SPORT
Danek: Jest dodatkowa motywacja, aby utrzeć mu nosa
– Kiedy gra się z rywalem z wyższej klasy, to chce się pokazać z jak najlepszej strony. Jest dodatkowa motywacja, aby utrzeć mu nosa – mówi Adrian Danek, obrońca Korony Kielce, przed środową rywalizacją z Wisłą Płock w pierwszej rundzie Fortuna Pucharu Polski.
„Żółto-czerwoni” zamierzają potraktować te rozgrywki poważnie i spróbować napisać ciekawą historię. Nie chcą zasłaniać się tym, że ważniejsza jest walka o awans do ekstraklasy.
– To kolejny mecz, do którego przygotowujemy się w najlepszy możliwy sposób. Każdy, kto znajdzie się na boisku da z siebie sto procent, aby wygrać – przekonuje Adrian Danek.
„Żółto-czerwoni” przed swoimi kibicami chcą zatrzeć plamę po ostatniej porażce z Sandecją.
– Nie możemy zwieszać głów w dół. Mieliśmy dobry początek. Do porażki prędzej, czy później, musiało dojść. Teraz mamy jednak handicap, aby szybko się zrehabilitować – mówi boczny obrońca.
Wisła Płock zajmuje ósme miejsce w tabeli PKO Ekstraklasy. Do tej pory zgromadziła 10 punktów. Zdobyła je tylko na swoim stadionie. Ostatnio pokonała Jagiellonię Białystok 3:0.
– To drużyna, która potrafi wykorzystywać nadążające się okazje. Musimy wystrzegać się błędów. Mamy kreatywnych graczy, którzy będą potrafili coś zrobić z przodu. Wisła jest rozpędzona, ale chcemy ją zatrzymać – tłumaczy Adrian Danek.

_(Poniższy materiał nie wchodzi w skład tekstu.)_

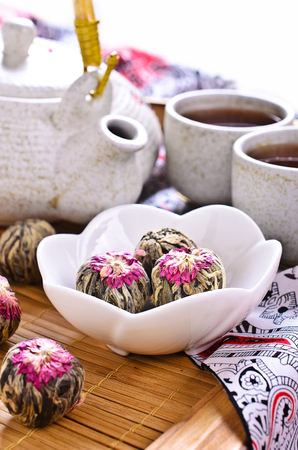 Green tea in the form of a ball with a red flower in a ceramic bowl on a wooden tray surrounded by the kettle and cups made of ceramic photo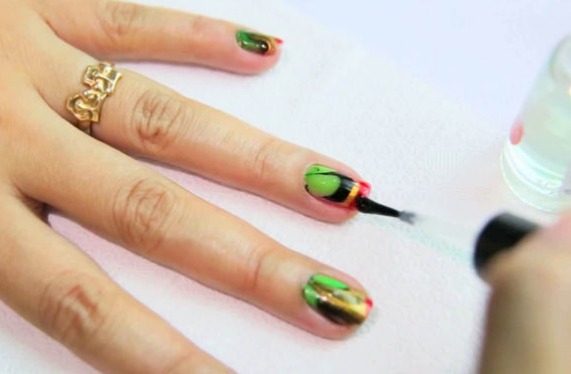 Remove the cello tape and excess nail paint with nail paint remover and apply clear polish on top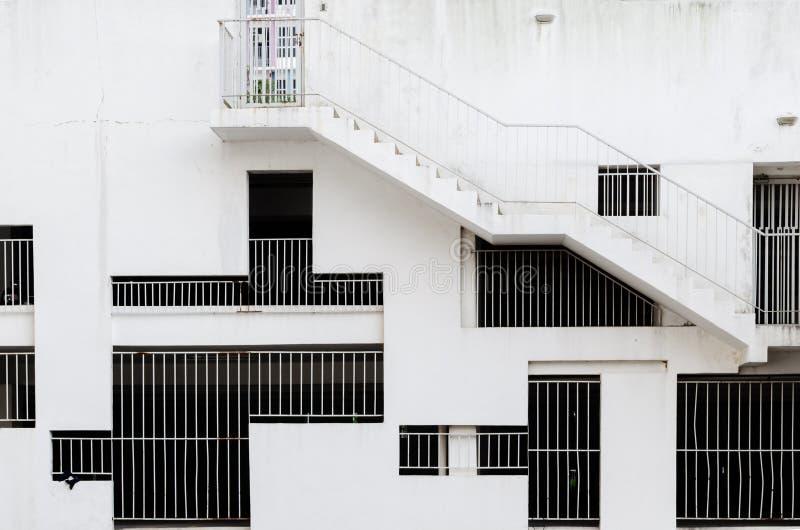 Abstrakt yttre arkitektonisk bakgrund - skyddsgallerfönster av olika former och format på den vita betongväggen royaltyfria foton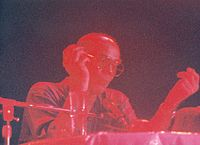 Photo of Thompson with sunglasses speaking into a microphone, but with red light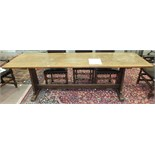 An oak refectory-style narrow dining table, the rectangular top on tapered end supports united by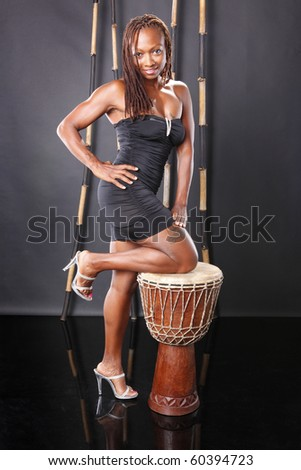Cute and fit black girl with drum - stock photo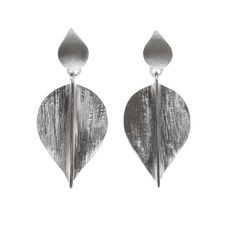 Bodhi Leaf inspired silver earrings, handcrafted by skilled artisans. These earrings offer a touch of glam with a bohemian vibe. You will feel elegant and commanding wearing them.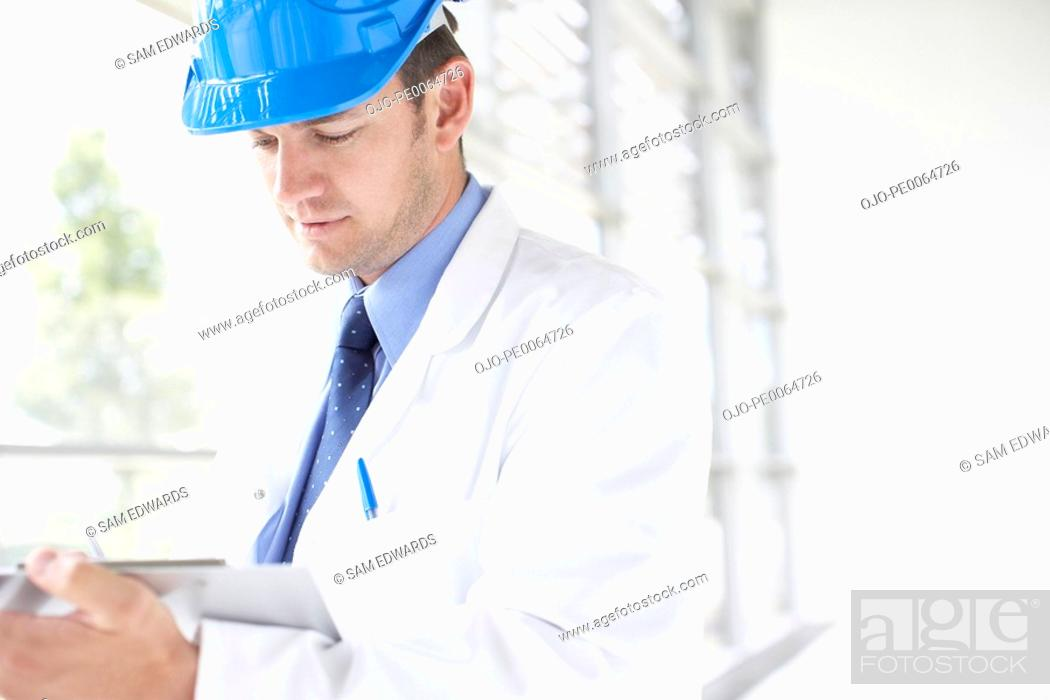 Stock Photo: Businessman in hard-hat writing on clipboard.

Biorąc pod uwagę styl obu drużyn, należałoby spodziewać się otwartego pojedynku. Jednak w chwili, gdzie o awansie decyduje jedno spotkanie, może być zupełnie inaczej.
– Puchar rządzi się swoimi prawami. Zobaczymy, jak wyjdzie to na boisku. Mamy swój plan, ale nie wiemy też, jak rywal do nas podejdzie. Te rozgrywki to okazja do promocji, do napisania ciekawej historii. Również chciałbym dostać swoją szansę, podobnie jak w każdym kolejnym spotkaniu – kwituje były zawodnik Sandecji.
Środowy mecz Korona – Wisła na Suzuki Arenie rozpocznie się o godz. 20 i będzie w całości transmitowany na naszej antenie.